» **Exercise prompt**
Reproduce the stretch of the Trinity House text from "Funding for the work" through "is generated separately.", word for word.

» **Source document**
◆ ◆ ◆ ◆ ◆

The Corporation of Trinity House of Deptford Strond, also known as Trinity House (and formally as The Master, Wardens and Assistants of the Guild Fraternity or Brotherhood of the most glorious and undivided Trinity and of St Clement in the Parish of Deptford Strond in the County of Kent), is the official authority for lighthouses in England, Wales, the Channel Islands and Gibraltar. Trinity House is also responsible for the provision and maintenance of other navigational aids, such as lightvessels, buoys, and maritime radio/satellite communication systems. It is also an official deep sea pilotage authority, providing expert navigators for ships trading in Northern European waters.

Trinity House is also a maritime charity, disbursing funds for the welfare of retired seamen, the training of young cadets and the promotion of safety at sea; for the financial year ending in March 2013 it spent approximately £6.5 million in furtherance of its charitable objectives.

Funding for the work of the lighthouse service comes from "light dues" levied on commercial vessels calling at ports in the British Isles, based on the net registered tonnage of the vessel. The rate is set by the Department for Transport, and annually reviewed. Funding for the maritime charity is generated separately.

The corporation was founded in 1514. Its first master was Thomas Spert (later Sir), sailing master of Henry VIII's flagship Mary Rose and of Henry Grace à Dieu.

◆ ◆ ◆ ◆ ◆

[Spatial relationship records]
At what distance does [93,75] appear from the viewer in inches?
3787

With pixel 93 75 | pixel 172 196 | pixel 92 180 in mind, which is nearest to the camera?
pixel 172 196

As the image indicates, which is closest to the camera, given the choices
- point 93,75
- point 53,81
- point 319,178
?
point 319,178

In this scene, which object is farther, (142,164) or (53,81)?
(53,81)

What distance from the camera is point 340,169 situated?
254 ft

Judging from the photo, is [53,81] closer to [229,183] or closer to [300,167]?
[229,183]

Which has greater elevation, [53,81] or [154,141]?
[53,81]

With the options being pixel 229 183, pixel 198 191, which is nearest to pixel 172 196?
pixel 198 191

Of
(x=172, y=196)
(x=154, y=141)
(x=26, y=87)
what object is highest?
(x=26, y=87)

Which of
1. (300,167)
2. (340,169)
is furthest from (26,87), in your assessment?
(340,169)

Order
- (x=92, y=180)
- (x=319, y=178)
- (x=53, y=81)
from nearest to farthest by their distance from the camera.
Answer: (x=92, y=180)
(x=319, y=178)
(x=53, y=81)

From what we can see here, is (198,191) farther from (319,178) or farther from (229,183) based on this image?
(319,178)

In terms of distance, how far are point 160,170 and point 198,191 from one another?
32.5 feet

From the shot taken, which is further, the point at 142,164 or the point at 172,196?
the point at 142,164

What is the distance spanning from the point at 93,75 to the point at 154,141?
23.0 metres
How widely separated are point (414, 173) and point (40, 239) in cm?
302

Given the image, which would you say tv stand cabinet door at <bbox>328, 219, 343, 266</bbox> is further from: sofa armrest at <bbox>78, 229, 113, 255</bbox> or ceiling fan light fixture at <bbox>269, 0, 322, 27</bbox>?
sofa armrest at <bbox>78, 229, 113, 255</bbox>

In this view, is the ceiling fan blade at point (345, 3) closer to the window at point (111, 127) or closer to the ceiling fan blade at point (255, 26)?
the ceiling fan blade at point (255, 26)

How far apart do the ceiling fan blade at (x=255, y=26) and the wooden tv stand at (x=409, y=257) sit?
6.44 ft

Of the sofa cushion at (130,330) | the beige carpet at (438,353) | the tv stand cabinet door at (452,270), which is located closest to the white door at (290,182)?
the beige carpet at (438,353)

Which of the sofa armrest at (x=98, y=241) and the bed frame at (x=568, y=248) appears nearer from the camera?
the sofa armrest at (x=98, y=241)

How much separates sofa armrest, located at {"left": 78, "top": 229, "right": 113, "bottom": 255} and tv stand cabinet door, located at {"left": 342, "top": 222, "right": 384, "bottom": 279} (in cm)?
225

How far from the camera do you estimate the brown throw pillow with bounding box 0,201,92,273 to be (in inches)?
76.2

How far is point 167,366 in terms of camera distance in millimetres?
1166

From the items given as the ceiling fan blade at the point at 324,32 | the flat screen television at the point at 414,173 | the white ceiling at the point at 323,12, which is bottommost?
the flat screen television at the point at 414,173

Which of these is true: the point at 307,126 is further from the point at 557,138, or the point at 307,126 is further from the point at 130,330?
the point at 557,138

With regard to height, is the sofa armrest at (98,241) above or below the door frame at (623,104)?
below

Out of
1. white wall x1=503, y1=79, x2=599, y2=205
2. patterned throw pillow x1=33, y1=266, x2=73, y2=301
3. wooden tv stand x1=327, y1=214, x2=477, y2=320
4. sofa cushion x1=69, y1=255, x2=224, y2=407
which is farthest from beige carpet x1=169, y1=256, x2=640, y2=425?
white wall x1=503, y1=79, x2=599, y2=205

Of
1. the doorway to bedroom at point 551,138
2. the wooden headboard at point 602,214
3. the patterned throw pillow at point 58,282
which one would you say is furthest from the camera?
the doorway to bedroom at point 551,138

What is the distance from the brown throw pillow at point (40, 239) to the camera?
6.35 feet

◆ ◆ ◆ ◆ ◆

» **Correct output**
Funding for the work of the lighthouse service comes from "light dues" levied on commercial vessels calling at ports in the British Isles, based on the net registered tonnage of the vessel. The rate is set by the Department for Transport, and annually reviewed. Funding for the maritime charity is generated separately.